# OBJECTIVE
In the passage about assertiveness, what does the writer say keeps them from coming on too strong?
-- start SELECTED TEXT --
I explain, honestly, that I’m trying to strike a balance. I know what I want. I know what I like. How aggressively I might go after it could be off-putting though to the recipients of my assertiveness. So my compassion keeps me from coming on too strong…most of the time. I don’t want people I like to feel pressured or uncomfortable. If I didn’t like them, then coming on too strongly wouldn’t even cross my mind—I’d just do it.

So my friend asked me how I’ve handled similar situations with people in my past, and I tell her. How odd (or not) that up until last year, it was generally all the same. Do nothing in this regard. Don’t be assertive in this regard. Say the right things, the expected things, be nice, be polite, don’t push too hard, don’t be aggressive in this regard, just let things be.

Instead of saying how I want things. Or what I want. Or saying exactly what it is I need.

So now I’m putting it out there, saying what I want, what I need. Going for it. And getting queasy about it.

My friend asked me what I had to lose by being aggressive in everything that I do? She pointed out that doing the right thing, as perceived by society, got me nowhere I wanted to be. Being sweet and quiet and compassionate got me nowhere. Taking care of everybody else got me nowhere.

So, she suggested, if I already know what it takes to get me nowhere, what do I have to lose by going after everything I want?

And if my attitude frightens off partnerships and relationships, then so be it, because the only partners who will support me in getting what I want out of life will be worthy enough not to be scared off by a woman going after what she wants.
-- end SELECTED TEXT --
-- start EXTRACTED DATA --
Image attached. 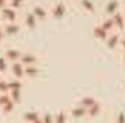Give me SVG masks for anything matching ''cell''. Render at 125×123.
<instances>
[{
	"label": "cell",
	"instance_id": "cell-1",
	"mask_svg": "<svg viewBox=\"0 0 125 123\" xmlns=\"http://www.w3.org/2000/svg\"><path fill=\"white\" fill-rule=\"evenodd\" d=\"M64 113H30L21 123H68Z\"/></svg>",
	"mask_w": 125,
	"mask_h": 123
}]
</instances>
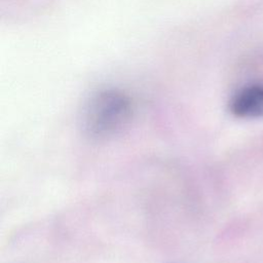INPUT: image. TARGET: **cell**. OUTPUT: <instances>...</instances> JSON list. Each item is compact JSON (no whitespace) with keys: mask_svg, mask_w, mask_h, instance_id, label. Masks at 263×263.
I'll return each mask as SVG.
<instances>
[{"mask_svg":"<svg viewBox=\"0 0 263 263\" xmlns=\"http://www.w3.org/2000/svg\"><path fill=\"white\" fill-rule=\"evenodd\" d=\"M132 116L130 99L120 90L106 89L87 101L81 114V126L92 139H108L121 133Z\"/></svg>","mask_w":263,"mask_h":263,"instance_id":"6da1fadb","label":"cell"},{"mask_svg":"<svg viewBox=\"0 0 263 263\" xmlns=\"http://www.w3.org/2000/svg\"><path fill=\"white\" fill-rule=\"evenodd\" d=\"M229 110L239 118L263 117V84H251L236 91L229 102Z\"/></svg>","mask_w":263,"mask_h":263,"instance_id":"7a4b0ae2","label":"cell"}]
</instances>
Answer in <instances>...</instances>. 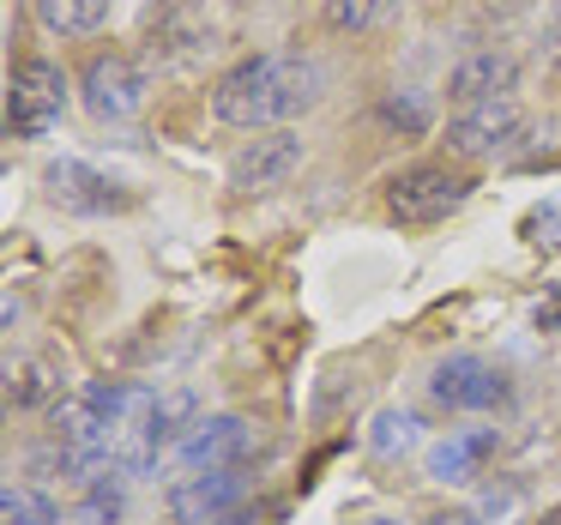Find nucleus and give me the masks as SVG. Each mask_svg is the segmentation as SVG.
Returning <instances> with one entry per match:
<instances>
-- end EXTRACTED DATA --
# PROBLEM SOLUTION
Their compassion.